We won’t be around to see it, Anne or I, but our efforts in our lives to behave well, to still our passions, will not have been in vain. In fact, they may lead, eventually, over many more lifetimes, to nibbana (Sanscrit nirvana)—the final dampening of the kammic momentum and the end of rebirth and the dukkha (suffering, dissatisfaction, distress) that is an inevitable concomitant of all births, even the most noble. But that’s another topic, for another essay.
In case you are wondering, all this speculation is not Orthodox Buddhism. I’m not even sure that there is such a thing. Rather, what I have tried to share is my attempt to make sense of notions that, on the one hand, are central to a tradition in which I’ve found almost nothing but wisdom and rationality, and, on the other, seem so unlikely, on so many levels. I’m more or less satisfied with the sense I’ve made of those notions, kamma and rebirth. My understanding has the benefit of explaining something that has always puzzled me—the differential fortunes with which we are born. And if it is not a scientifically rigorous explanation, that’s OK; I have perfect faith that no scientific theory will ever be developed that adequately explains the luck of the draw. And my understanding of kamma and rebirth does not demand, in any way, the abandonment of any established scientific theories or of the methods of thought, experiment, and discussion that have been developed to evaluate such theories.

Fred Lanphear | 05-Sep-05 at 10:21 am | Permalink
A not so quick list of parallels between Jesus and Buddha, but quite profound, is provided by Thich Nhat Hanh’s excellent book “Living Buddha, Living Christ”. I highly recommend it.
Your explanation of the concept of rebirth as “kamma” is helpful. In my early struggles with the Christian concept of “eternal life”, I turned to a (kammic) interpretation similar to what you have articulated as an interpretation of rebirth, although at the time, I was not familiar with the buddhist notion of kamma.

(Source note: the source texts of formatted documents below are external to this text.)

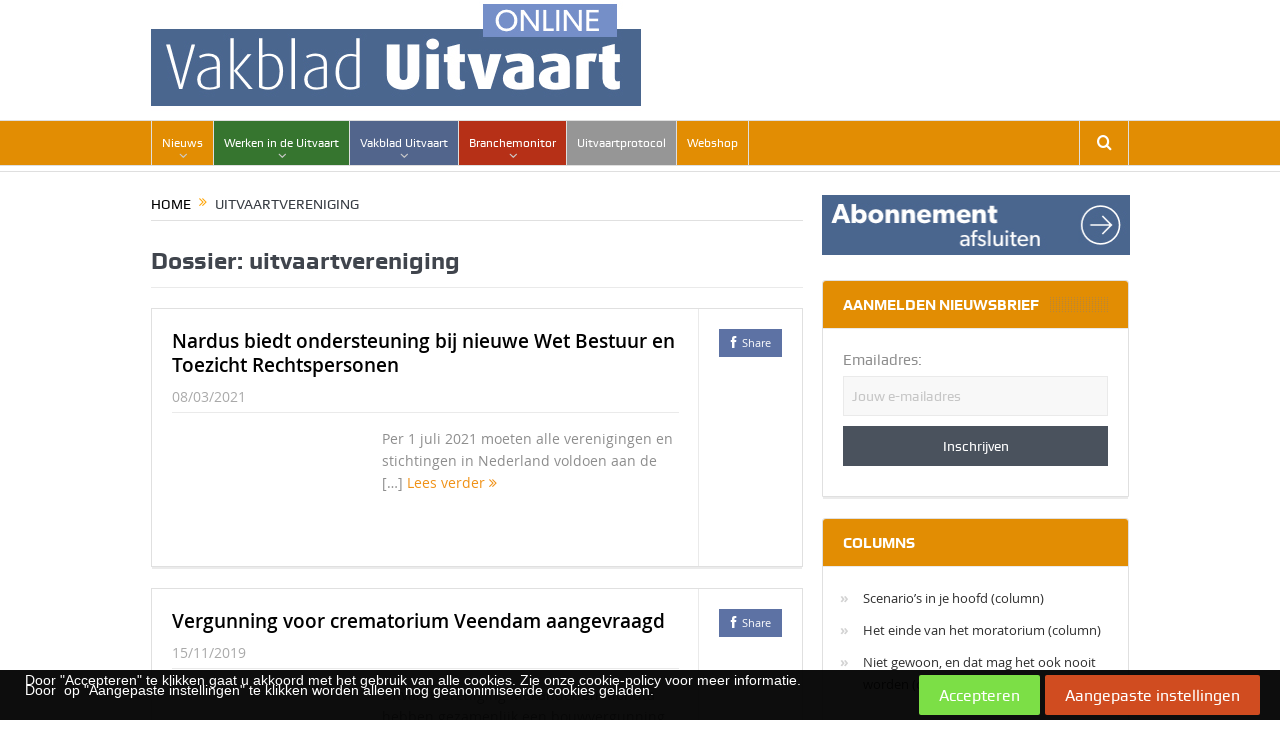

--- FILE ---
content_type: text/html; charset=utf-8
request_url: https://www.google.com/recaptcha/api2/aframe
body_size: 267
content:
<!DOCTYPE HTML><html><head><meta http-equiv="content-type" content="text/html; charset=UTF-8"></head><body><script nonce="3IIAqHQ4isToMzmf3jhTFg">/** Anti-fraud and anti-abuse applications only. See google.com/recaptcha */ try{var clients={'sodar':'https://pagead2.googlesyndication.com/pagead/sodar?'};window.addEventListener("message",function(a){try{if(a.source===window.parent){var b=JSON.parse(a.data);var c=clients[b['id']];if(c){var d=document.createElement('img');d.src=c+b['params']+'&rc='+(localStorage.getItem("rc::a")?sessionStorage.getItem("rc::b"):"");window.document.body.appendChild(d);sessionStorage.setItem("rc::e",parseInt(sessionStorage.getItem("rc::e")||0)+1);localStorage.setItem("rc::h",'1769069624134');}}}catch(b){}});window.parent.postMessage("_grecaptcha_ready", "*");}catch(b){}</script></body></html>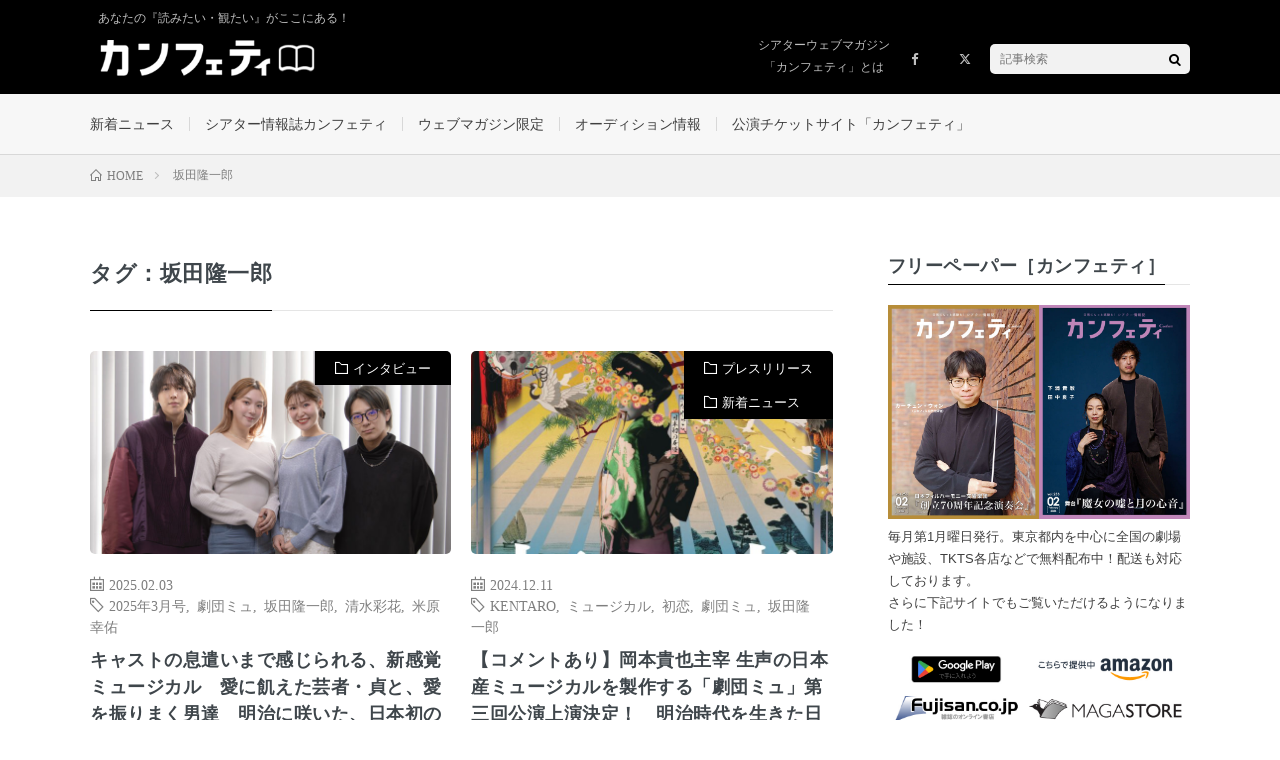

--- FILE ---
content_type: text/html; charset=utf-8
request_url: https://www.google.com/recaptcha/api2/aframe
body_size: 268
content:
<!DOCTYPE HTML><html><head><meta http-equiv="content-type" content="text/html; charset=UTF-8"></head><body><script nonce="NX3B3OQGaVFwKpo38Opn9w">/** Anti-fraud and anti-abuse applications only. See google.com/recaptcha */ try{var clients={'sodar':'https://pagead2.googlesyndication.com/pagead/sodar?'};window.addEventListener("message",function(a){try{if(a.source===window.parent){var b=JSON.parse(a.data);var c=clients[b['id']];if(c){var d=document.createElement('img');d.src=c+b['params']+'&rc='+(localStorage.getItem("rc::a")?sessionStorage.getItem("rc::b"):"");window.document.body.appendChild(d);sessionStorage.setItem("rc::e",parseInt(sessionStorage.getItem("rc::e")||0)+1);localStorage.setItem("rc::h",'1768688724949');}}}catch(b){}});window.parent.postMessage("_grecaptcha_ready", "*");}catch(b){}</script></body></html>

jeb | 16-Sep-05 at 12:27 pm | Permalink
I just recently found your site. I enjoyed reading this article. It was a clear discussion of rebirth from the Buddhist perspective vs. the “reincarnation of souls” that people usually offer up.
I explored this a bit in my own blog because I struggled a little with the idea of justice and rebirth in which there is not a “self” to reap what one sows. I concluded that in the same way the illusion of self is maintained now despite at least daily discontinuities, the illusion wouldn’t be shattered by death. The impersonal karmic inheritance the illusion picks up would be just, even if it weren’t the continuance of some personal karmic thread. One is presumably free to keep the illusion alive as long as one chooses. As a local monk put it. “Go directly to hell for your evil, and stay as long as you want to.”
Dave Hudson | 08-Nov-05 at 9:35 pm | Permalink
Richard, there’s a lot to ponder here, which is why I did not respond when I first read this piece. It is very lucid and makes perfect sense to me - responsibility and opportunity as opposed to reward and punishment. I know very little of Buddhism - enough only to know that it holds great appeal for me. What little I know is also from the writings of Thich Nhat Hahn - “The Miracle of Mindfulness” and “The Raft Is Not the Shore” (with Daniel Berrigan). Really understanding how we are all linked through kammic responsibilty and opportunity must be at the core of “knowing” our interrelatedness - the oneness of the universe (or creation, if you like). Good work!